Everyone’s been so kind, asking how Mom is doing. She is doing as well as you might expect. Spend 57 years married to someone, even though caring for him the last few years took up nearly all of her time and energy, even though at the end his dementia made him agitated and angry and often hard to be around, even though all of those things, when that person is no longer there, they leave an enormous void. It takes a fair bit of time to figure out how to fill that void.
It takes some time to figure out who you are when you were someone’s wife and now you are someone’s widow.
I look at all of the things Mom did for Dad, especially in the last months of his life, and then I look at SG, and I hope like hell he will be happy in a care facility.
I’m kidding. I’m sure he will like the candy striper I hire to change his pants and help him with the shower.
I don’t know, maybe it is inappropriate to joke about these things, but you know Dad always injected humor into even the most awful of situations, and so it is something of a reflex. I get in trouble a lot for injecting humor at inappropriate times, so I suppose you could say I got my inheritance early.

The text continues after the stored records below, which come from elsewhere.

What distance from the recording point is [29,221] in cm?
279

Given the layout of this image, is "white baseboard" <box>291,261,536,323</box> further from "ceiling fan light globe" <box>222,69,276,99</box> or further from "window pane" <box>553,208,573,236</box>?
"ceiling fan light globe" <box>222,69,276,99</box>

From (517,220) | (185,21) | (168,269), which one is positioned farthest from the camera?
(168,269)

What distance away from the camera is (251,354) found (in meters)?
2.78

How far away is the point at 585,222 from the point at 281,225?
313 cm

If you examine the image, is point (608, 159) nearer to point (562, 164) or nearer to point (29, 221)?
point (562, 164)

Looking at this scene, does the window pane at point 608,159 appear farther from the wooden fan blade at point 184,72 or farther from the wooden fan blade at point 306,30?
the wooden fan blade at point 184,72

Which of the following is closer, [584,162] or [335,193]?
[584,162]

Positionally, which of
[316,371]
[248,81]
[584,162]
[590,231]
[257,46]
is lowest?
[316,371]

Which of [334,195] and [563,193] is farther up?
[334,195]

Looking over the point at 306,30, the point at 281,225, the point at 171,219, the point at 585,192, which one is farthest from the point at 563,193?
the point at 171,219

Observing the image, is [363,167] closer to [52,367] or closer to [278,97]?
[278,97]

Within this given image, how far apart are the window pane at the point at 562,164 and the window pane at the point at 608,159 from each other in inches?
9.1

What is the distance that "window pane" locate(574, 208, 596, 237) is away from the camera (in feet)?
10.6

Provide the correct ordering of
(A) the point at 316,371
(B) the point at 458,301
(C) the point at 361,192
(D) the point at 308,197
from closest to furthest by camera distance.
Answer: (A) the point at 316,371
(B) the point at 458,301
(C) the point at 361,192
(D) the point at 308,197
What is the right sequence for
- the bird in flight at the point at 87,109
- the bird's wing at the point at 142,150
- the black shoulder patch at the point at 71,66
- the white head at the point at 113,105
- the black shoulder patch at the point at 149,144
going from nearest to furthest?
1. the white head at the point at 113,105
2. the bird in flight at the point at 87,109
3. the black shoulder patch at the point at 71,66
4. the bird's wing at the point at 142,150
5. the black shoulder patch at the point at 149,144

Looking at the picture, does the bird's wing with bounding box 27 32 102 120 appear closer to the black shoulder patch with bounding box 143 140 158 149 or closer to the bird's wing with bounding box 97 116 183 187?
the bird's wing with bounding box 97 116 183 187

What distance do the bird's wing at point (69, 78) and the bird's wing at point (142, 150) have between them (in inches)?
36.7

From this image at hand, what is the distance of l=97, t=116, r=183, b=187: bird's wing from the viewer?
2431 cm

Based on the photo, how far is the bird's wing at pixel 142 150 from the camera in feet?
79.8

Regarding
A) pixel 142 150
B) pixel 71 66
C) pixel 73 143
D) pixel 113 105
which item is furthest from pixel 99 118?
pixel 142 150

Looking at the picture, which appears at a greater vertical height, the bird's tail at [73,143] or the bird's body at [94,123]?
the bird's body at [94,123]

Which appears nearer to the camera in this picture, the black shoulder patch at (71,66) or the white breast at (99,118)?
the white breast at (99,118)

It is not a light thing, even though it was expected, to lose a father like mine. He was bigger than life, bigger than mountains to me. He was often very difficult to absorb, he could be extremely difficult and temperamental and he had little tolerance for your feelings. He was also wickedly funny and had the biggest, best laugh. He loved his family more than anything and I have so many wonderful memories from my growing years. Dad gave me the gift of his time and attention, over and over again. He wasn’t just teaching me how to change the oil, steer out of a spin on ice, hitch up the horse trailer and back up my rig. He was giving me the best of himself. We bonded over horses and sports. He never missed a basketball game, not once that I can remember, though I would have appreciated him not telling me to jump higher so often. (I'm TALL, Dad, I don't HAVE to.)
He was in hospice for the last month, first with a home care team and then, at the end, at Hospice House. They were wonderful. His propensity to drop the F bomb on a regular basis (also my inheritance, apparently) didn't faze them one bit.
He lived a good, long life. He loved and he was loved. He was boundless. We will miss him, and come spring we will take his ashes to the salt water and we will raise a glass (or three) in his honor and we will tell stories. Some of them will even be true.